The exercise:
Collect each line of the listing below that contains the word "storefront", treating uppercase and lowercase as different.

___ Exercise material ___

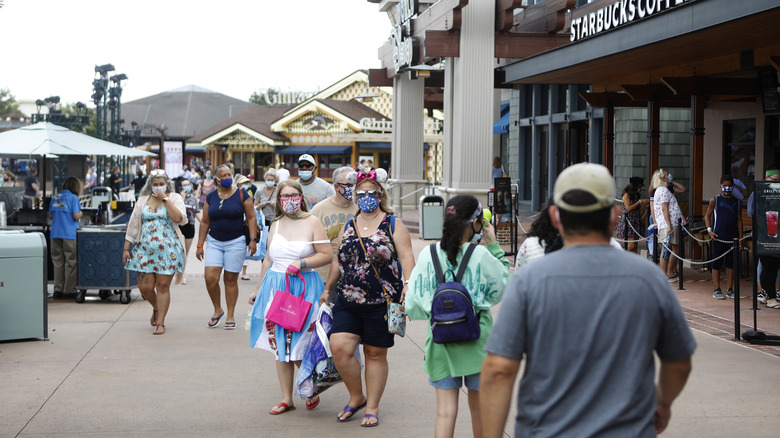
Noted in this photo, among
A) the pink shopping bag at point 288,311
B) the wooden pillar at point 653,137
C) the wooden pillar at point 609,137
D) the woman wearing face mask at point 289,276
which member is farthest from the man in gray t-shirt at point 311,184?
the wooden pillar at point 609,137

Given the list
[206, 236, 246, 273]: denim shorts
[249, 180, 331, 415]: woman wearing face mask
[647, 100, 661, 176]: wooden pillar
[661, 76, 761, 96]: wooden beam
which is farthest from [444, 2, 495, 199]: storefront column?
[249, 180, 331, 415]: woman wearing face mask

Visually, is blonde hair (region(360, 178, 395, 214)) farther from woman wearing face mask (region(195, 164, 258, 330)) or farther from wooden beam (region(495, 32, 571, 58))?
wooden beam (region(495, 32, 571, 58))

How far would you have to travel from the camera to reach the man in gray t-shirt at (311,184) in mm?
10078

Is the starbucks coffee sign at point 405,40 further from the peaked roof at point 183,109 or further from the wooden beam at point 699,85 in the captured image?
the peaked roof at point 183,109

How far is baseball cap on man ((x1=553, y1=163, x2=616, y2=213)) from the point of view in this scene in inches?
115

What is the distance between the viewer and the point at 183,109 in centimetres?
7906

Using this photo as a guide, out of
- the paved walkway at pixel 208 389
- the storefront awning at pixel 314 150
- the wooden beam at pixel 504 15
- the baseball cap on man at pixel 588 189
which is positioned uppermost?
the wooden beam at pixel 504 15

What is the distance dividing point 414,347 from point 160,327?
2778 mm

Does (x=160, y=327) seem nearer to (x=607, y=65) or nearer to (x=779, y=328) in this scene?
(x=779, y=328)

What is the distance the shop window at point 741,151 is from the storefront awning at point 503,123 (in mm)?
13343

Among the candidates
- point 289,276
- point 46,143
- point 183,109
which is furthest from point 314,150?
point 289,276

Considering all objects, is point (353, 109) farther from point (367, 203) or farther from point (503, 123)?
point (367, 203)

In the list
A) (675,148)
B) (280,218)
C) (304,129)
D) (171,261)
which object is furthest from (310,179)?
(304,129)

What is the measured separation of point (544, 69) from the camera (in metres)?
15.6
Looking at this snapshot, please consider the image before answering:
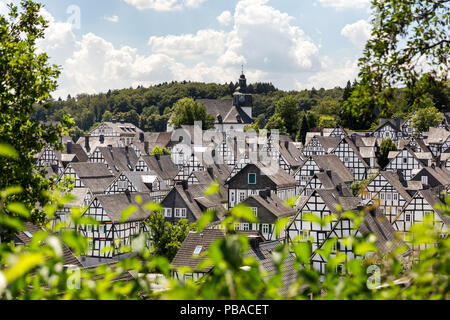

___

Solution for this problem:
which is farthest from [444, 2, 495, 199]: storefront column?
- the storefront awning at pixel 314 150
What is the distance the shop window at point 741,151 is from the storefront awning at point 503,123 (in mm)?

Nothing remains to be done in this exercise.